▸ Brief: Go through the listing and repeat each entry exactly, but include no pictures.

▸ Task data:
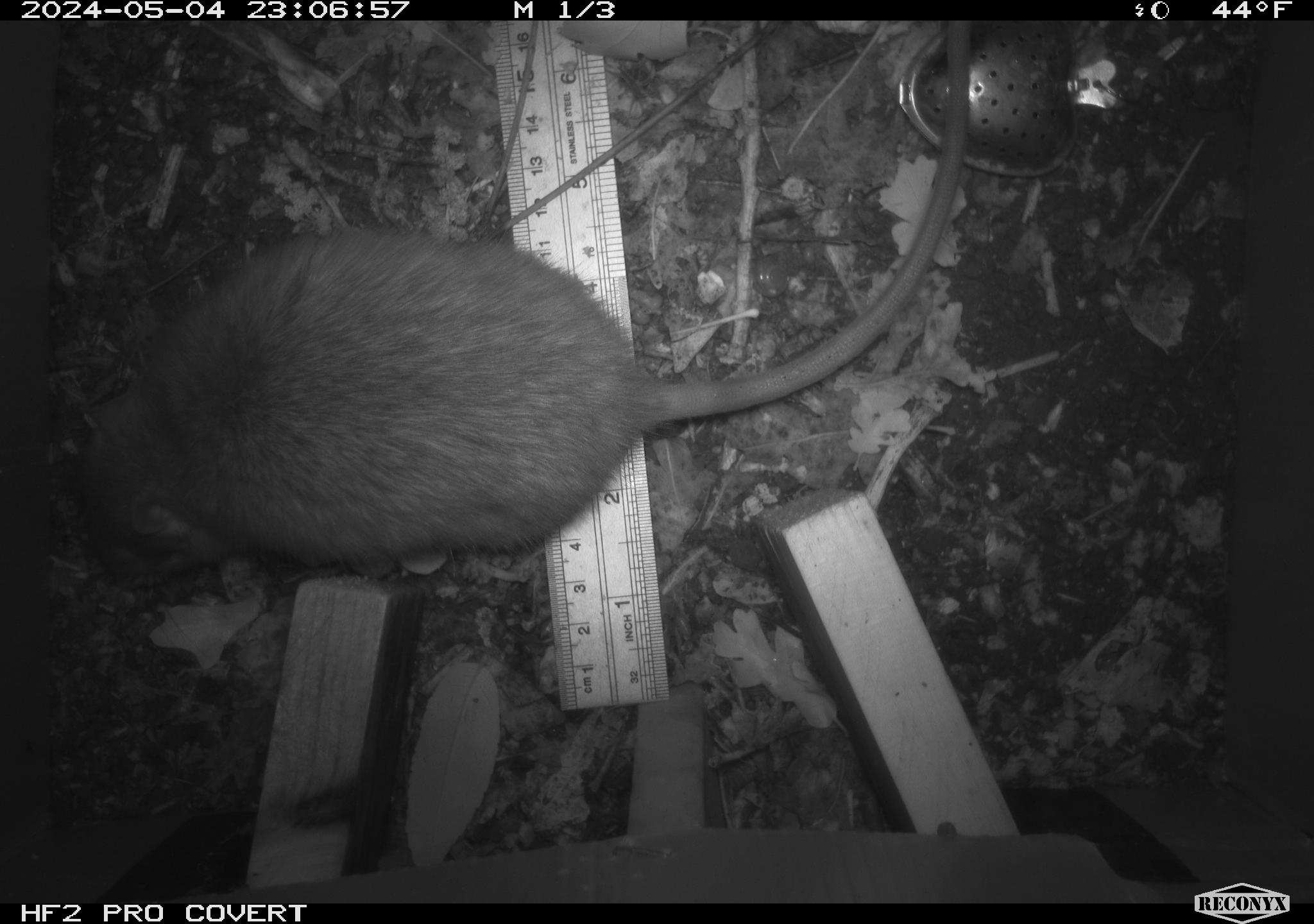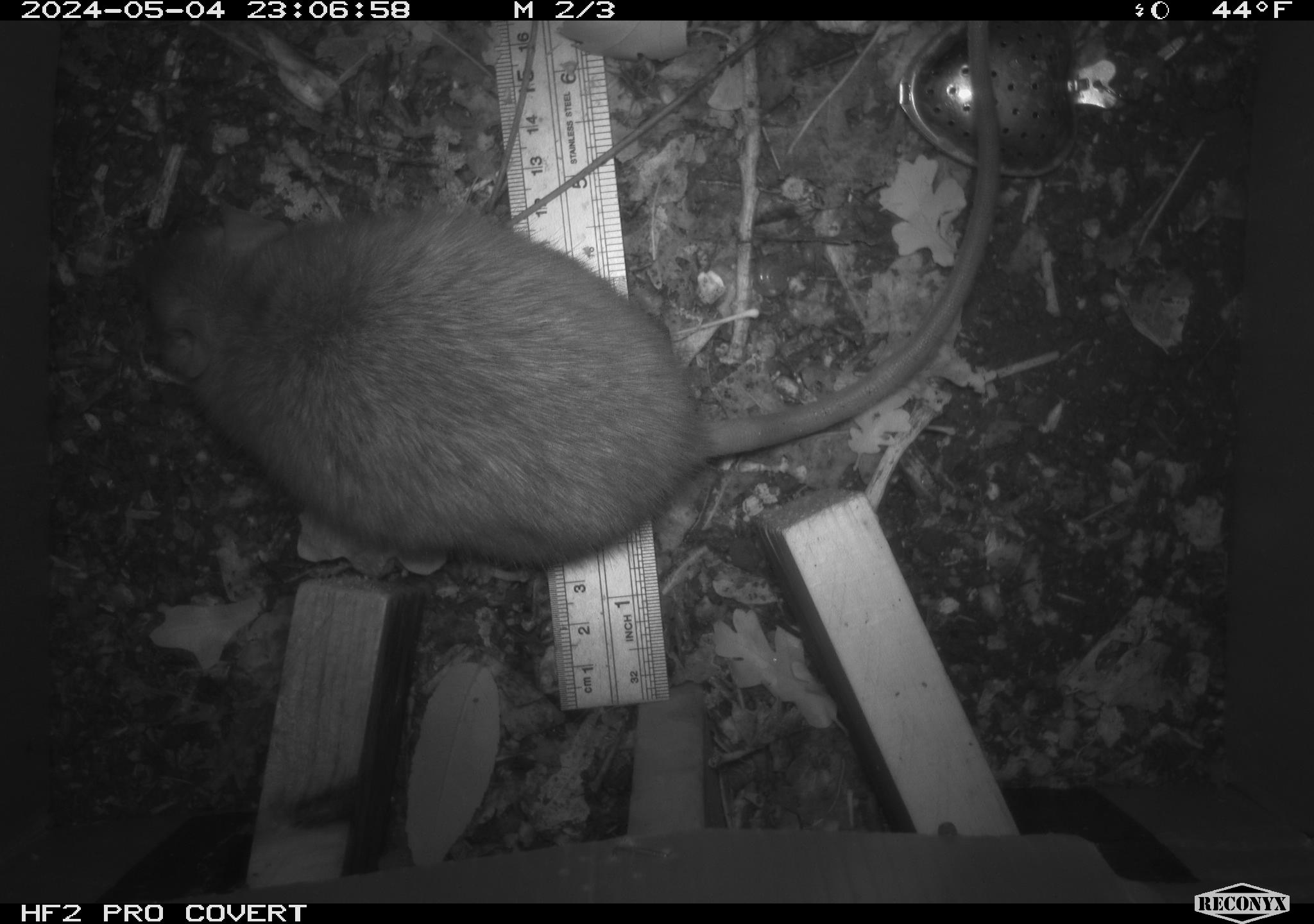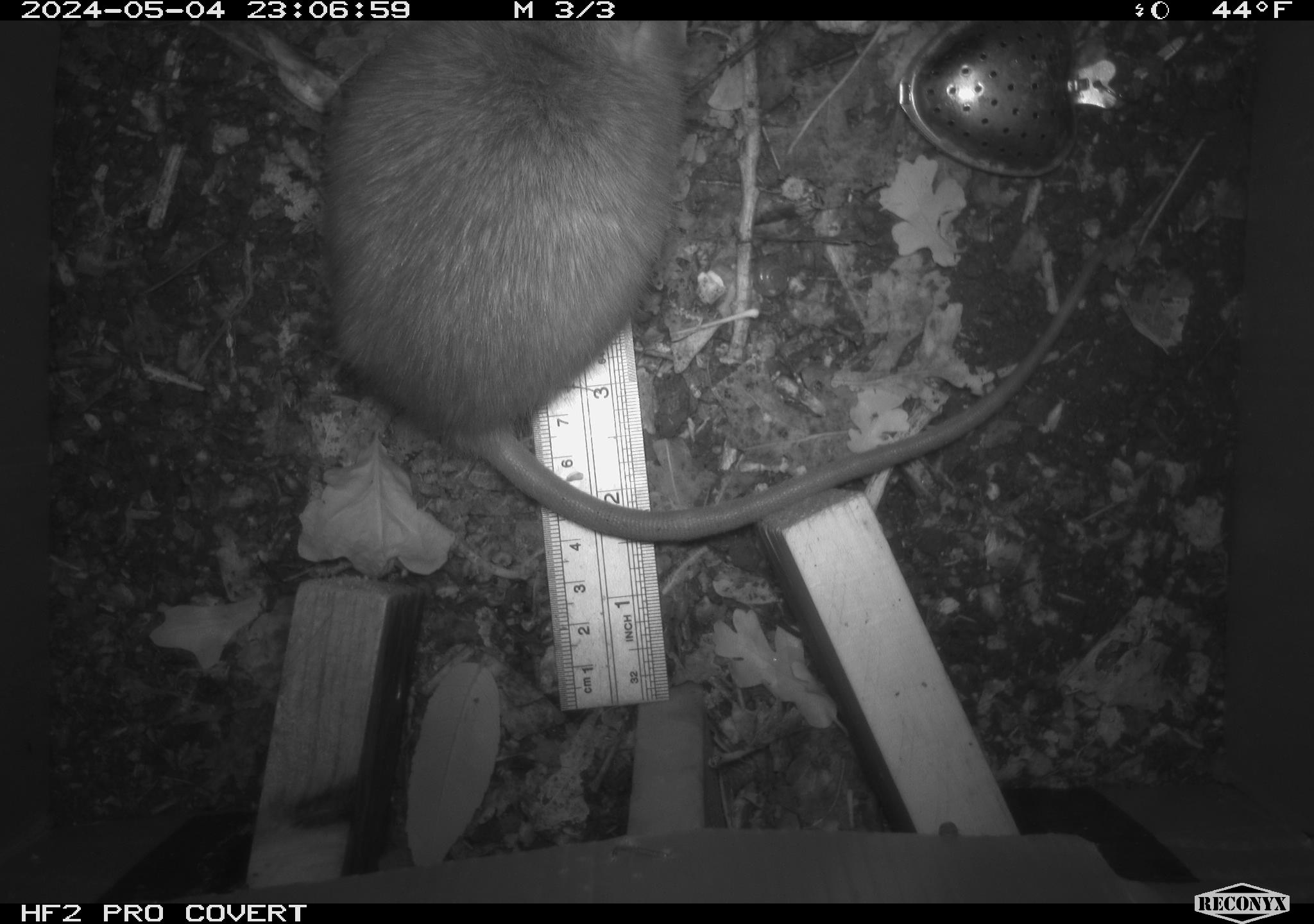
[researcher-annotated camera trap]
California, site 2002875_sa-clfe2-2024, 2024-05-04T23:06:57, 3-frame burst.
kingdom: Animalia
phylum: Chordata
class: Mammalia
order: Rodentia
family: Muridae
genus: Rattus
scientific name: Rattus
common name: rat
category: rattus species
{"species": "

▸ Answer:
[researcher-annotated camera trap]
California, site 2002875_sa-clfe2-2024, 2024-05-04T23:06:57, 3-frame burst.
kingdom: Animalia
phylum: Chordata
class: Mammalia
order: Rodentia
family: Muridae
genus: Rattus
scientific name: Rattus
common name: rat
category: rattus species
{"species": "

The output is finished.